** Begin **

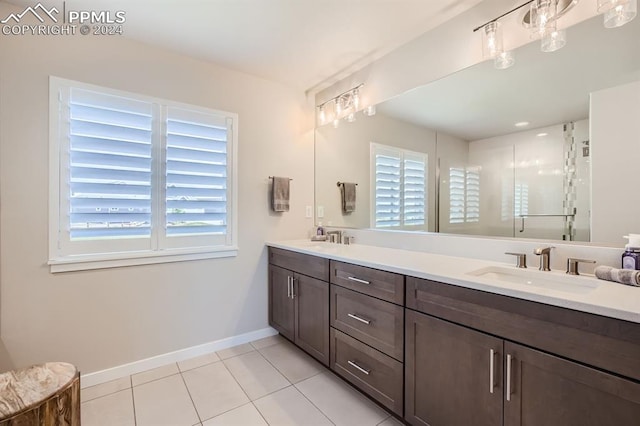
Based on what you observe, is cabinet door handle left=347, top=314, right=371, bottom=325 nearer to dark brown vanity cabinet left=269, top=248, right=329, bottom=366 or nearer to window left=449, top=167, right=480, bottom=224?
dark brown vanity cabinet left=269, top=248, right=329, bottom=366

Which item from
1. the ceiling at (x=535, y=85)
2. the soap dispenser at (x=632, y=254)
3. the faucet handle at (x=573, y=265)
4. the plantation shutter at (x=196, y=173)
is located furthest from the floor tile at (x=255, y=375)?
the ceiling at (x=535, y=85)

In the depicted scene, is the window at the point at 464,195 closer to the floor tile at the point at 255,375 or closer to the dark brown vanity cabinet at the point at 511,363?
the dark brown vanity cabinet at the point at 511,363

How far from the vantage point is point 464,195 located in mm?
1937

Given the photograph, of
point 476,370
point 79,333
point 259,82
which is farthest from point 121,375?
point 259,82

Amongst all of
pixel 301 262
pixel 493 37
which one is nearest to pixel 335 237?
pixel 301 262

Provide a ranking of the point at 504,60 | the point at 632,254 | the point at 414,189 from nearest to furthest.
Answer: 1. the point at 632,254
2. the point at 504,60
3. the point at 414,189

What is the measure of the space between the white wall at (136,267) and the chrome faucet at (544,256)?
6.67 ft

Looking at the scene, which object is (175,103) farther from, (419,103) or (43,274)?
(419,103)

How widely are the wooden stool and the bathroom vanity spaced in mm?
1397

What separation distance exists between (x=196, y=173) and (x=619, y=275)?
264cm

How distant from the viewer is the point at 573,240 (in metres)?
1.47

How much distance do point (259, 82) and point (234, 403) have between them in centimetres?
261

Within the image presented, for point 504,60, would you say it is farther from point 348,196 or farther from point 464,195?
point 348,196

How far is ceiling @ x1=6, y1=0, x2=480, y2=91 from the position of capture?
1.80m
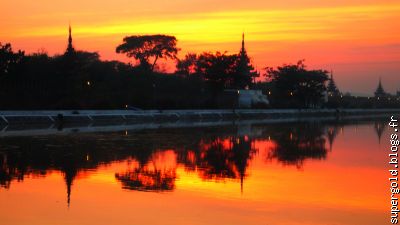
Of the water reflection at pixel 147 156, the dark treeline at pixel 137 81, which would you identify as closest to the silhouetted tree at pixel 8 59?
the dark treeline at pixel 137 81

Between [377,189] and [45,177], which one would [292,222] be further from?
[45,177]

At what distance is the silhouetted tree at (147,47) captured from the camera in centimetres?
10369

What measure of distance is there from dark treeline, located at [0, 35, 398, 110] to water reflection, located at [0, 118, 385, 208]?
76.1 ft

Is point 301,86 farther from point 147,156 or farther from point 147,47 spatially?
point 147,156

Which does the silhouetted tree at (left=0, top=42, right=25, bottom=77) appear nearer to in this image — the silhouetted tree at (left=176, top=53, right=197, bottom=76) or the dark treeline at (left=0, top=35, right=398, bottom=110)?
the dark treeline at (left=0, top=35, right=398, bottom=110)

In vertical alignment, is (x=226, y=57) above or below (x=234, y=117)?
above

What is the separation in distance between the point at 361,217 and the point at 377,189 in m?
4.03

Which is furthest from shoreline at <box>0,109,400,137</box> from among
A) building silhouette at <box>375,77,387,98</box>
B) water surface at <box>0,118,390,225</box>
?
building silhouette at <box>375,77,387,98</box>

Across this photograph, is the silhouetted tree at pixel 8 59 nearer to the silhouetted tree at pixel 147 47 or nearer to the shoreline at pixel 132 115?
the shoreline at pixel 132 115

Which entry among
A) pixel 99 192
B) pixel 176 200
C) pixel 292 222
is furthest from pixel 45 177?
pixel 292 222

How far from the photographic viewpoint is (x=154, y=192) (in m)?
15.8

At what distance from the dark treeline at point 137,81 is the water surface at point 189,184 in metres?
29.5

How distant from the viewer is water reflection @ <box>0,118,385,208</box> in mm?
18750

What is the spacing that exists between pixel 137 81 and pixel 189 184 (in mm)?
65533
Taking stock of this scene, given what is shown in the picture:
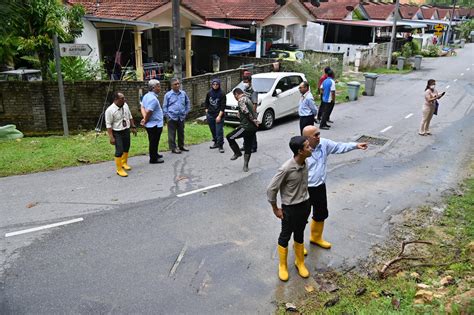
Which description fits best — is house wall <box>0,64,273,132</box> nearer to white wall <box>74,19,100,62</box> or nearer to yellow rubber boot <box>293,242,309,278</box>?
white wall <box>74,19,100,62</box>

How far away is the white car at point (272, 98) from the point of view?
533 inches

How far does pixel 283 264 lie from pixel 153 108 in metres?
5.16

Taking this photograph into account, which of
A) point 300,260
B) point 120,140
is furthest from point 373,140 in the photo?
point 300,260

** End **

Stated exercise:
Starting at the line that contains "Across this photograph, is" and continuing through the end of the records, set out those lines as a numbered list, skipping blank lines and leaving out the pictures.

The solution:
1. Across this photograph, is the silhouetted tree at pixel 8 59 nearer to the silhouetted tree at pixel 147 47 or nearer to the shoreline at pixel 132 115?
2. the shoreline at pixel 132 115
3. Which entry among
4. A) pixel 99 192
5. B) pixel 176 200
6. C) pixel 292 222
7. is furthest from pixel 45 177?
8. pixel 292 222
9. How far from the photographic viewpoint is (x=154, y=192) (in m)?
10. 15.8
11. At what distance from the dark treeline at point 137,81 is the water surface at point 189,184 in metres?
12. 29.5
13. How distant from the viewer is water reflection @ <box>0,118,385,208</box> in mm?
14. 18750
15. What is the spacing that exists between pixel 137 81 and pixel 189 184 (in mm)?
16. 65533
17. Taking stock of this scene, given what is shown in the picture:
18. Which description fits best — is house wall <box>0,64,273,132</box> nearer to white wall <box>74,19,100,62</box> or nearer to yellow rubber boot <box>293,242,309,278</box>?
19. white wall <box>74,19,100,62</box>
20. How far away is the white car at point (272, 98) from the point of view?
21. 533 inches
22. How far does pixel 283 264 lie from pixel 153 108 in metres?
23. 5.16
24. Taking this photograph into account, which of
25. A) point 300,260
26. B) point 120,140
27. is furthest from point 373,140 in the photo?
28. point 300,260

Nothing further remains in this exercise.